# Some problems in my life



## Nabla (9 mo ago)

Perhaps there is no solution to this problem. Or perhaps this might be a permanent problem or situation that hangs over my life.

I'm 26 this year and sometimes I wonder how on Earth did I get to this point in my life. Perhaps it all started when my mother and father divorced when I was 12. This lack of support and guidance somehow drag my life into a downward spiral. It's hard to come back to the surface and understand what normality ever feels like again. Right now I couldn't concentrate on something that I ought to do. There are times that the blues just hit and again I could not find a way to shake it off.

So my life has stopped when I was 12. It is as if time has frozen and my memories showed me a sharp distinction before and after that period of life.

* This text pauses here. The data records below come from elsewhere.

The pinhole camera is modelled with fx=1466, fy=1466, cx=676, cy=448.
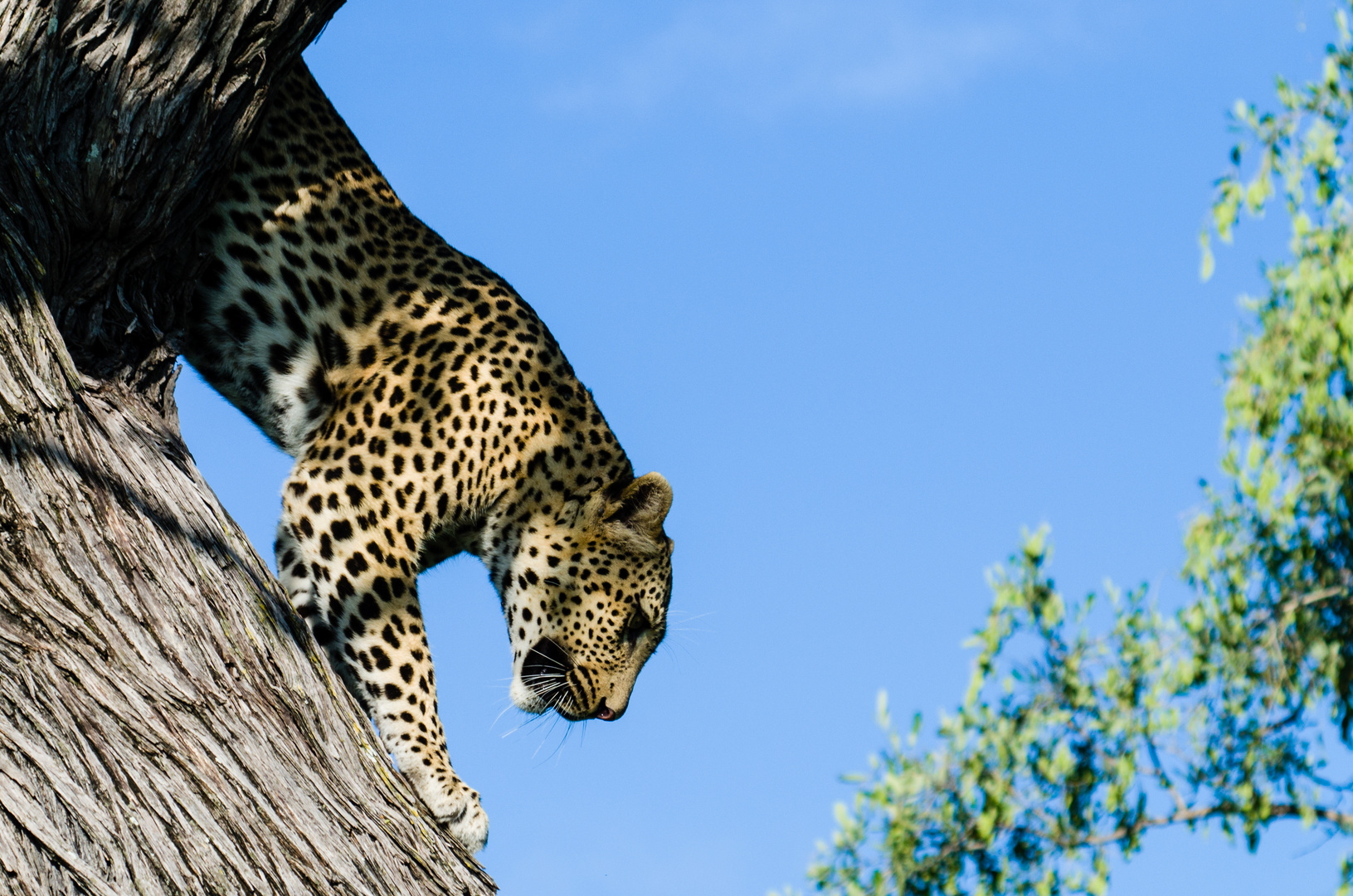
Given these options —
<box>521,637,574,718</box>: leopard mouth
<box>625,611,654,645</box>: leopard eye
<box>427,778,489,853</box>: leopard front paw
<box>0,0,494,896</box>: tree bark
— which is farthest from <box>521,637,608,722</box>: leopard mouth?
<box>0,0,494,896</box>: tree bark

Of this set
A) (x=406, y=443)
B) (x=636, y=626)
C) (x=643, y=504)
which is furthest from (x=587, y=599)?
(x=406, y=443)

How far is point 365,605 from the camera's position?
19.3 feet

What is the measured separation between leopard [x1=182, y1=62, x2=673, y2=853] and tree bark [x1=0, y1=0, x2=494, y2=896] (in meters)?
0.46

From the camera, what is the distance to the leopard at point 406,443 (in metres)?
5.87

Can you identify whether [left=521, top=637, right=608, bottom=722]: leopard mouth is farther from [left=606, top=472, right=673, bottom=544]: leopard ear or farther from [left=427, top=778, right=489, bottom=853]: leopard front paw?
[left=427, top=778, right=489, bottom=853]: leopard front paw

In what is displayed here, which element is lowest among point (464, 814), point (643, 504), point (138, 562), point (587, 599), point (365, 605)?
point (138, 562)

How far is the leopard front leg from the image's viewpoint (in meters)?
5.77

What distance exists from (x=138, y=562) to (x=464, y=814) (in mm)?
2183

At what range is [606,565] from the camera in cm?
712

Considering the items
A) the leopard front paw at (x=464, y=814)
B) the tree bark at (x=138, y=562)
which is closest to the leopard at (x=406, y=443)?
the leopard front paw at (x=464, y=814)

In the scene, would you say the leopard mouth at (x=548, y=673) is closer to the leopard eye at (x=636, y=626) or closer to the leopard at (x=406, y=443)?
the leopard at (x=406, y=443)

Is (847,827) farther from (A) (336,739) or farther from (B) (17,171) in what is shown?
(B) (17,171)

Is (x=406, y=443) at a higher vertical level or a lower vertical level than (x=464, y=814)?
higher

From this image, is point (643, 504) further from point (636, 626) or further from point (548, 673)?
point (548, 673)
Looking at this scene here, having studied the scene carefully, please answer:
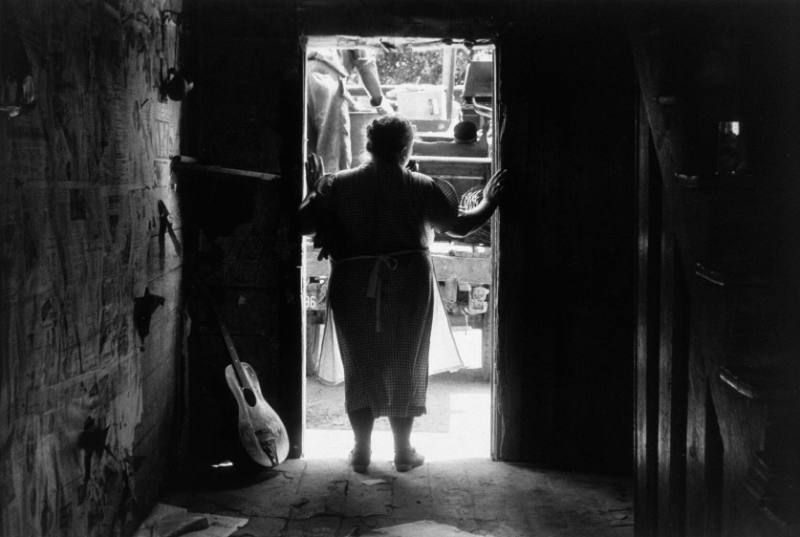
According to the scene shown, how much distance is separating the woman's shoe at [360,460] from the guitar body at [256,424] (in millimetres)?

I just couldn't explain the state of changes.

Sometimes I feel like I have to live with a part of me that is never going to feel happy.

I'm looking for some uplifting books to read and hoping it will cleanse some of this darkness out from me. (please recommend)

I prefer something more organic like a literature book or a diary, rather than something too scientific like a workbook on how to use CBT on depression. Thanks a lot.


----------



## jetser (Jan 6, 2016)

Nabla said:


> Perhaps there is no solution to this problem. Or perhaps this might be a permanent problem or situation that hangs over my life.
> 
> I'm 26 this year and sometimes I wonder how on Earth did I get to this point in my life. Perhaps it all started when my mother and father divorced when I was 12. This lack of support and guidance somehow drag my life into a downward spiral. It's hard to come back to the surface and understand what normality ever feels like again. Right now I couldn't concentrate on something that I ought to do. There are times that the blues just hit and again I could not find a way to shake it off.
> 
> ...


Sounds like you're not living in your ego. See "my life has stopped when I was 12".

So you live a different persona from that on.

Do not give up. Please. There is solution for your problem.


----------



## Nabla (9 mo ago)

jetser said:


> Sounds like you're not living in your ego. See "my life has stopped when I was 12".
> 
> So you live a different persona from that on.
> 
> Do not give up. Please. There is solution for your problem.


Yes, that is very correct. I've always known I like science and math, but after my mother and father's divorce, I made myself took a lot of humanities courses. I regret wasting so much time on those. I'm 26 and I'm in my 3rd year of uni, trying to slowly take some courses back to math and hopefully pursue a career in programming eventually. Everytime I thought about this I lamented about all the time I've wasted and the opportunities that was lost. 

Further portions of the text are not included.